Il a tenu à rester trois jours à Sora avant notre départ, pour être sûr de ne plus entendre parler de cette histoire toute sa vie durant. Quand nous sommes partis de chez Mangini, Porteglia a prévenu les secours, et nous les avons croisés sur notre route. La messe venait d'être dite. Sant'Angelo était devenu un saint officiel, et son vin un nectar sacré. Les gens du Vatican m'attendaient au tournant. J'ai accepté leurs conditions, dans le moindre détail, et à partir de ce moment-là, mon père et moi, on s'est laissés guider par eux. Les Cadillac ont brutalement disparu de la circulation. Plus personne ne les a vus traîner dans Sora. Et ça m'a presque inquiété.

Mangini s'en est tiré, on l'a su dans le village dès le lendemain matin. On ne sait pas ce qu'il a dit pour expliquer la balle qu'il avait dans les côtes. Un accident, peut-être. S'il y était resté, tous les gens de la ville se seraient fait une raison. Le vieux Cesare aurait pu viser le cœur du Compare, j'en suis sûr. À croire qu'il voulait juste lui écourter un peu la vie. Ou bien a-t-il évité de l'achever devant moi. Y a-t-il une autre hypothèse ? A-t-il trouvé absurde de tirer sur un homme quand, quatre longues années durant, il s'est débrouillé pour ne jamais avoir à le faire.

Moi-même je serais incapable de dire quel arrangement tacite ils ont passé, les deux vieux. Jamais je ne saurai lequel des deux avait le plus envie de voir l'autre mort.

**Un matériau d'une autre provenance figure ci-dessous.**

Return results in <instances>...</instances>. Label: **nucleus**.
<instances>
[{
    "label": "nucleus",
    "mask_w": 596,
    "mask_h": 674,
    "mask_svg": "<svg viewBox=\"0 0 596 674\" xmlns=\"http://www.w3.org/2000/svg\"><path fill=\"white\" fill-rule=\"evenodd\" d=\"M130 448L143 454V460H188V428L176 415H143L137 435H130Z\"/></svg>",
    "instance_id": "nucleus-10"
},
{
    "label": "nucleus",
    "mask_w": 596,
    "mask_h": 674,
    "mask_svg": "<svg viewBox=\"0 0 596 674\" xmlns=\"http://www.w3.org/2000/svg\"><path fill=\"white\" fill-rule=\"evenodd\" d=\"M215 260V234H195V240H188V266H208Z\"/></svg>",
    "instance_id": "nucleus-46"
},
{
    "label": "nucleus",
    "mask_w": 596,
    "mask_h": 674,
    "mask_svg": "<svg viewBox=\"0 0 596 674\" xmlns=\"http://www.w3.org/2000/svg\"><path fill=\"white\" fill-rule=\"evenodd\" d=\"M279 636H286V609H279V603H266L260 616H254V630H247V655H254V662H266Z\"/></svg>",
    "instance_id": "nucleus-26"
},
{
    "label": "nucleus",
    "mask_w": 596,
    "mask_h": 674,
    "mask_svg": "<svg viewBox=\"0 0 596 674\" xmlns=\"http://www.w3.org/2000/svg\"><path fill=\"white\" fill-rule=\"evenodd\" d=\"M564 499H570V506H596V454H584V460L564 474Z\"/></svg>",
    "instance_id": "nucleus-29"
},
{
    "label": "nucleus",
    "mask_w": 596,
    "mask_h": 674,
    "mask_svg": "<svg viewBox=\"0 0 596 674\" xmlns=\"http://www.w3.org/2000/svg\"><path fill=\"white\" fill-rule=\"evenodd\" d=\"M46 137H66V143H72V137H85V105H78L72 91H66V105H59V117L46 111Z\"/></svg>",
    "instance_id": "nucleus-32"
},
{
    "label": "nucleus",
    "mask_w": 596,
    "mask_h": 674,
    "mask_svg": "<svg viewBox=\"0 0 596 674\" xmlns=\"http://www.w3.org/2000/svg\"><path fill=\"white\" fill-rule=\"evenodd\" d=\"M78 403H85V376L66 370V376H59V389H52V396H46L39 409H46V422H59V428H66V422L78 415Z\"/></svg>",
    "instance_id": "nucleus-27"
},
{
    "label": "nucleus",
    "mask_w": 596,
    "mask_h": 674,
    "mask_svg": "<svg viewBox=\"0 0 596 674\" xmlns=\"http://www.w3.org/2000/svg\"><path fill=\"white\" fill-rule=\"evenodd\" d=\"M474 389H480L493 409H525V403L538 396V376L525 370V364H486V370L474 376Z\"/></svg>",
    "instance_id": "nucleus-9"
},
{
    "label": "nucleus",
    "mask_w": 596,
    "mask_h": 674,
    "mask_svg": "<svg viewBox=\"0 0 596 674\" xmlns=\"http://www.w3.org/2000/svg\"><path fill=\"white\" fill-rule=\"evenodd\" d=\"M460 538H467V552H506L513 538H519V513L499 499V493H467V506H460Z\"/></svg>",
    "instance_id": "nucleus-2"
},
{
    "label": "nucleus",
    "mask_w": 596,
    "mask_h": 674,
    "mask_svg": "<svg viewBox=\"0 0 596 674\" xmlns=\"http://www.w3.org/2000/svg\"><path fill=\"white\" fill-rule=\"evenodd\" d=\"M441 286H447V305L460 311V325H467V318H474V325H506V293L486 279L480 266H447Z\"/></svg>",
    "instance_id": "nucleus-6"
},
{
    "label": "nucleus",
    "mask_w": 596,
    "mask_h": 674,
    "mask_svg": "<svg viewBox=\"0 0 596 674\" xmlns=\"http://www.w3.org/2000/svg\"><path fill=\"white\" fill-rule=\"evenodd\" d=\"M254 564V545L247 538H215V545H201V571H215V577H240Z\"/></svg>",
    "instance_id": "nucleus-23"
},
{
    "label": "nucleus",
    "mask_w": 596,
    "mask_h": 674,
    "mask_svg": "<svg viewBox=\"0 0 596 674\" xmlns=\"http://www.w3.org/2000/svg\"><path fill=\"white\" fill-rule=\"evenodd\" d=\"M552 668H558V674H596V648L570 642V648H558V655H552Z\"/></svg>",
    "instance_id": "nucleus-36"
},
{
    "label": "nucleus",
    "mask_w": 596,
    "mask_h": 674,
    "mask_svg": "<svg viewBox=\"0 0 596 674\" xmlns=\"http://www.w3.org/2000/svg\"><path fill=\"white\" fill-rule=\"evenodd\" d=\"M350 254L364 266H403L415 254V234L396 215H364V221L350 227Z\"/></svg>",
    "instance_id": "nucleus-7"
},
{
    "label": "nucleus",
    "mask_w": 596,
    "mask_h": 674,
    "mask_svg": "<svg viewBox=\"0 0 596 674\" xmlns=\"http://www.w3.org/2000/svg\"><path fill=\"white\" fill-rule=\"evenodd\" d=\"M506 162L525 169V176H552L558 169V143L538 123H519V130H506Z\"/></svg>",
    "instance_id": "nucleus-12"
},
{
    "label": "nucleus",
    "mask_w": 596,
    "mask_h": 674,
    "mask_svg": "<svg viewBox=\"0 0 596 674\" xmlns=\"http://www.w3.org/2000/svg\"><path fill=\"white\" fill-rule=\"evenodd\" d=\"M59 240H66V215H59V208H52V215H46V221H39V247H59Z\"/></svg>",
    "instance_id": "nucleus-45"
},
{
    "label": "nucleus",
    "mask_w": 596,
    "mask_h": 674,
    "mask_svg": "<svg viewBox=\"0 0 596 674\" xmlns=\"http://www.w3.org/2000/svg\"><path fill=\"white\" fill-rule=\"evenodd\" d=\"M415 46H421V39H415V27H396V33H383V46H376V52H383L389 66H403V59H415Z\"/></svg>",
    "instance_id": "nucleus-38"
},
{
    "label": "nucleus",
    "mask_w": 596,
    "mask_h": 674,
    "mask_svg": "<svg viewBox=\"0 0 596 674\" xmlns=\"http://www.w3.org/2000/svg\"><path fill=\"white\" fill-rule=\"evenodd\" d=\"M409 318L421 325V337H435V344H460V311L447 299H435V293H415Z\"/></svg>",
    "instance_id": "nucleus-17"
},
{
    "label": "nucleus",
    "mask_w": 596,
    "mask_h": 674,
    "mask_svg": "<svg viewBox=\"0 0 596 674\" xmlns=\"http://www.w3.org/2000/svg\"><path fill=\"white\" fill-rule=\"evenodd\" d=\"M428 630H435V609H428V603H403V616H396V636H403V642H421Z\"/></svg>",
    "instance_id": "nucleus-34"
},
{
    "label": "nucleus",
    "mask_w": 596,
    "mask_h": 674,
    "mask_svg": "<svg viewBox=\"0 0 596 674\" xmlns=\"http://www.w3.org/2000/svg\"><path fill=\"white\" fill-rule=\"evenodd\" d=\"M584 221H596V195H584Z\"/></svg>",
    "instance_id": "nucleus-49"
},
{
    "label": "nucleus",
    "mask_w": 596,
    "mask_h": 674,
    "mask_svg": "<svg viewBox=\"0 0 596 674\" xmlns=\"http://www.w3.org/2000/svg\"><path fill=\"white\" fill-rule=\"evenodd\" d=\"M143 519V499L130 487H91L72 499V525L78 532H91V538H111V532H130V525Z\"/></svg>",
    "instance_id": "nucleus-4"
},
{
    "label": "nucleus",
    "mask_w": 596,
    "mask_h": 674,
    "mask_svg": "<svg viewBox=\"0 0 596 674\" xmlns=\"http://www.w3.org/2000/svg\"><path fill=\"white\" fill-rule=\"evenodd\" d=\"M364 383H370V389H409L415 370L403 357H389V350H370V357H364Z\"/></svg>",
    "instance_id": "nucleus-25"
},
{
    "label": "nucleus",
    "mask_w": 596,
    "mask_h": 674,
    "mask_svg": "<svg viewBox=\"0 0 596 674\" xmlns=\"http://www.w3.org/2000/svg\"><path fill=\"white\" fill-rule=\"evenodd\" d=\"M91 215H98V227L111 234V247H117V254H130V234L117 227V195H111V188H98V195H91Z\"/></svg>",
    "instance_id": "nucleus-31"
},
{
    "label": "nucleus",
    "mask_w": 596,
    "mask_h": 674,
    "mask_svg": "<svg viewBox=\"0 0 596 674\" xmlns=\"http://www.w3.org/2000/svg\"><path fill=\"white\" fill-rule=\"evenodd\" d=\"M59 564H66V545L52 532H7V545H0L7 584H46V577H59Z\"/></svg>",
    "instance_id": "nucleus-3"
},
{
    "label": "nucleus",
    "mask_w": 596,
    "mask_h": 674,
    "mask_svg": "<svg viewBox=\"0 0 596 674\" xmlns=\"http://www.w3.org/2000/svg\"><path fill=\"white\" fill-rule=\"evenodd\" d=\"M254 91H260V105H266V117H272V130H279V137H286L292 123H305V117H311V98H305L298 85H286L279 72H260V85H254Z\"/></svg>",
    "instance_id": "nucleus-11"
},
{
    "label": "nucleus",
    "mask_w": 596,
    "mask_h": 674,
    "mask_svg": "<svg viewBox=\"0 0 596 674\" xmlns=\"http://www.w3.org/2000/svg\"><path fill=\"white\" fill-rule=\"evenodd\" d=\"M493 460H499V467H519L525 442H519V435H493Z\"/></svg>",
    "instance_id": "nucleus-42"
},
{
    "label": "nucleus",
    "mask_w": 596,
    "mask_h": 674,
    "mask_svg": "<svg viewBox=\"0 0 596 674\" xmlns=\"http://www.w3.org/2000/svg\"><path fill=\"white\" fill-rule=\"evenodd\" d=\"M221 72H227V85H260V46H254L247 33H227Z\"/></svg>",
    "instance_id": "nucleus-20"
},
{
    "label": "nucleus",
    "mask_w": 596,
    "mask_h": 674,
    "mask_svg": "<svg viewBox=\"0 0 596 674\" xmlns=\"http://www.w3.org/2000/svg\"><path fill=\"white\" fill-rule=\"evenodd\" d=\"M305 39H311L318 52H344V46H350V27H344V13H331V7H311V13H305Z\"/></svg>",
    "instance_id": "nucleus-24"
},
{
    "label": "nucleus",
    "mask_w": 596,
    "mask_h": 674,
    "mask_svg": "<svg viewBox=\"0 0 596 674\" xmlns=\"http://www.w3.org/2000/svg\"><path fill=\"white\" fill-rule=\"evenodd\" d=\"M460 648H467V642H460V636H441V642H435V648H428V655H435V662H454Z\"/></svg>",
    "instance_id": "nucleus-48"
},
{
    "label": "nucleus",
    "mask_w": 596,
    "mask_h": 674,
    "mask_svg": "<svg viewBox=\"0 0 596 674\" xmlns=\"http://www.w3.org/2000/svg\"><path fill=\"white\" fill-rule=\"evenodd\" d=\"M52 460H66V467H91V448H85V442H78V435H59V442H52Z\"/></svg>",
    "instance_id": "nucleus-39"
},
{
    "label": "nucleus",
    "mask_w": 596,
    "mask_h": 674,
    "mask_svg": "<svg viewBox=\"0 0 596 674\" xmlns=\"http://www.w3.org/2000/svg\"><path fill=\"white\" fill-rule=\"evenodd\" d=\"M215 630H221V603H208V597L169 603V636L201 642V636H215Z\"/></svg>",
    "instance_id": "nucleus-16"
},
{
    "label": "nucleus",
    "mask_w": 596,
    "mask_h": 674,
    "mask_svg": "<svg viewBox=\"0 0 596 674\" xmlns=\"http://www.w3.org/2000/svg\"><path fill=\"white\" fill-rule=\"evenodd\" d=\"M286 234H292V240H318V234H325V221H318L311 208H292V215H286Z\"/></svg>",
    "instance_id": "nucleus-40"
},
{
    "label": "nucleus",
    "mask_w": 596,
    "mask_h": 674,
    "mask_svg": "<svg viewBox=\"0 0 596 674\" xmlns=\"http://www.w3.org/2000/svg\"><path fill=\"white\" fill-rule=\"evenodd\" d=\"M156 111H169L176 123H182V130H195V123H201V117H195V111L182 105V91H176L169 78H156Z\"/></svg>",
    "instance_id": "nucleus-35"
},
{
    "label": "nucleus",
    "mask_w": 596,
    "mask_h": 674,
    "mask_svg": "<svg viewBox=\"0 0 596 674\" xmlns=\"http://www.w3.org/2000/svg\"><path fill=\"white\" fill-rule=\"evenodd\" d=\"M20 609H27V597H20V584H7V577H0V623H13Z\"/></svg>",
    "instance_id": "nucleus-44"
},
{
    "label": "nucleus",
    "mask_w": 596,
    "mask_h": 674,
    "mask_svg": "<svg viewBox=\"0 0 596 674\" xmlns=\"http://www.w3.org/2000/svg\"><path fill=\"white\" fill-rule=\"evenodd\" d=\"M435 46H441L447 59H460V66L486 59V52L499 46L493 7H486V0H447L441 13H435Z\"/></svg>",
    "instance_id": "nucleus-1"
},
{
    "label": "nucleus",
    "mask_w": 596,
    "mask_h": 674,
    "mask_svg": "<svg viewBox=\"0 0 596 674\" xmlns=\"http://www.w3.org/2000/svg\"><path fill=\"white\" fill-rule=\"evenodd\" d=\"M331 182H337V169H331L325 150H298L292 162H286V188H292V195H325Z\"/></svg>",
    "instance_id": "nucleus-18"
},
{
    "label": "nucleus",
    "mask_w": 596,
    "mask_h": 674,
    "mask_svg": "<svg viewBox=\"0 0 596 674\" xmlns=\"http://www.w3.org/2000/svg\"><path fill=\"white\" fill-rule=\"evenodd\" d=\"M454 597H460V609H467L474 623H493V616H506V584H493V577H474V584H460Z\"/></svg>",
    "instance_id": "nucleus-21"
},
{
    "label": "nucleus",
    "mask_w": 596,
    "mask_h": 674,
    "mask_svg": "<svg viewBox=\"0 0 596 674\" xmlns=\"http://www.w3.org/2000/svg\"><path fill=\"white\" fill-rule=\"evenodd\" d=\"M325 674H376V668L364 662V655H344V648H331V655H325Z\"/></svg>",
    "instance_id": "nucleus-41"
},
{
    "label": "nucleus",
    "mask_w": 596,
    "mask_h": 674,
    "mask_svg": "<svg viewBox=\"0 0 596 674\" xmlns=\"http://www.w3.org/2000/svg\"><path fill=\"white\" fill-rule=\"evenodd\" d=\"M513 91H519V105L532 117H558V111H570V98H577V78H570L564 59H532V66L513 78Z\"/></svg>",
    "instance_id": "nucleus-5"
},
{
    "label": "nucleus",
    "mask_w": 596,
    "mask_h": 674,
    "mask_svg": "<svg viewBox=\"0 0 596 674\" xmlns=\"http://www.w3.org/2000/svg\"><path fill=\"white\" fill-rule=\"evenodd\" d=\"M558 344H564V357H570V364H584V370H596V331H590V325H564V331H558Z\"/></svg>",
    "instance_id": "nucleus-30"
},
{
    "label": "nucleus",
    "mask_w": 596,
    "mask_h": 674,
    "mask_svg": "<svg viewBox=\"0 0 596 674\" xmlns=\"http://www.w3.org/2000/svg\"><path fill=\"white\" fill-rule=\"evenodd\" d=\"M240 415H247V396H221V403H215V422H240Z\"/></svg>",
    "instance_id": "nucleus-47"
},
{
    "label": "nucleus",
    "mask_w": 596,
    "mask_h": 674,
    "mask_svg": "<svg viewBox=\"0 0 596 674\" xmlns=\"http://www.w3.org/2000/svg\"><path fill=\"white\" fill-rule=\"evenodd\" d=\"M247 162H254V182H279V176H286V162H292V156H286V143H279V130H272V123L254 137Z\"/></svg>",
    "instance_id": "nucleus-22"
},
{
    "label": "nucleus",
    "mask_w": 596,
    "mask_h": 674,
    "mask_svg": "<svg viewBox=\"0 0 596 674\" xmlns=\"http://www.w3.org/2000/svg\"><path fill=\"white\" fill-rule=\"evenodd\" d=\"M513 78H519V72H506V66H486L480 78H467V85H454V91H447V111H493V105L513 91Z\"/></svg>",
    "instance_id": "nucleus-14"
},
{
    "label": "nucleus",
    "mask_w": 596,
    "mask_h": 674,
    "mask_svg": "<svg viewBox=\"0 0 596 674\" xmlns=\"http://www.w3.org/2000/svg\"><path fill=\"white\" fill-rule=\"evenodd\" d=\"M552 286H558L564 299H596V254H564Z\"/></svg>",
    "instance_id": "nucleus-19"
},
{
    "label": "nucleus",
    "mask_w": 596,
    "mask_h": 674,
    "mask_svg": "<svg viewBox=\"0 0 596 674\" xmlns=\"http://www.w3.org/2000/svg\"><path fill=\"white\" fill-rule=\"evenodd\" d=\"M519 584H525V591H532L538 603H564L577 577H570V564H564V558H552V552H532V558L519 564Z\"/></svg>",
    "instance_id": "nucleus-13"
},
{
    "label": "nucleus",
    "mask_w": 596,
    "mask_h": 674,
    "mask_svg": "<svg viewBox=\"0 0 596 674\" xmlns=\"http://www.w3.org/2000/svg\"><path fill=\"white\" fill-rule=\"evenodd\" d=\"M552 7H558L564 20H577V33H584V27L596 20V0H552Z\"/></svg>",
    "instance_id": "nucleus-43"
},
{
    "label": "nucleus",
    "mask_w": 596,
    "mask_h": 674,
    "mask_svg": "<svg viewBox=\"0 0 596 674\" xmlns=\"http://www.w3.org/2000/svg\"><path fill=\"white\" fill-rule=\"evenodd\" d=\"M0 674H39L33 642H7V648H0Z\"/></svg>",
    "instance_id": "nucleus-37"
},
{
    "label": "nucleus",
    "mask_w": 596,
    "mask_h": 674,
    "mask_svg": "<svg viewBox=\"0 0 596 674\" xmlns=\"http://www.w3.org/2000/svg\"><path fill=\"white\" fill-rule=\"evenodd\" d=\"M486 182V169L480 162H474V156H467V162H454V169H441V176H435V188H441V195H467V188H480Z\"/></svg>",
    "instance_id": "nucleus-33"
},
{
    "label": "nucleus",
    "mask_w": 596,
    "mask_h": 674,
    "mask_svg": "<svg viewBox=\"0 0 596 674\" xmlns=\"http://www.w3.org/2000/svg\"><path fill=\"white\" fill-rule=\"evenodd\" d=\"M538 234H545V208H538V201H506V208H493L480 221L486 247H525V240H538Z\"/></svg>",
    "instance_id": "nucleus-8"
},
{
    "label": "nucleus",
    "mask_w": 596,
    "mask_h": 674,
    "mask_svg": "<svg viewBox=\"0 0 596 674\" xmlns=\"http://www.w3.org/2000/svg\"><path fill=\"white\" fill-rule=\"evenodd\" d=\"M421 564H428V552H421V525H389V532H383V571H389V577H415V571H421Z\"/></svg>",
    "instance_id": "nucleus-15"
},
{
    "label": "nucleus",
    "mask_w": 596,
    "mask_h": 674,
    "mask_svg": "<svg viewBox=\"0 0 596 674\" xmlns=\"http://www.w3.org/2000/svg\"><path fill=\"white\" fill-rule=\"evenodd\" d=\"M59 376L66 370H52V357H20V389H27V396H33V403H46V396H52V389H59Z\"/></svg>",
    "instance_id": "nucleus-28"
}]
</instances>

Mon père peut quand même se vanter d'avoir des vrais copains, au moins deux. L'un étant un pote de cure à qui il donne rendez-vous tous les ans, et qui cette année s'est contenté de lui envoyer des cartes postales vierges de Perros-Guirec, que mon père lui renvoyait dûment remplies, et que nous recevions dûment oblitérées au tampon de la ville. L'autre étant un certain Mimino, copain d'enfance de Sora qui l'a hébergé chez lui en lui donnant les renseignements dont il avait besoin, sans poser la moindre question. Il se préparait à un tête-à-tête avec Mangini quand j'ai déboulé au village, et il a reculé l'entrevue en attendant de savoir ce que je foutais là. Il est rarement sorti durant cette période, et uniquement la nuit, notamment celle où Marcello m'a fait des révélations. Je n'ai pas eu besoin de lui demander qui avait assommé Porteglia et m'avait traîné jusque dans la chapelle peu après. Résistant, le vieux. Sans doute retrouve-t-on quelques ressources endormies quand il s'agit de mettre à l'abri la marmaille. Pas étonnant qu'une carne pareille ait survécu à tant de nuisances historiques.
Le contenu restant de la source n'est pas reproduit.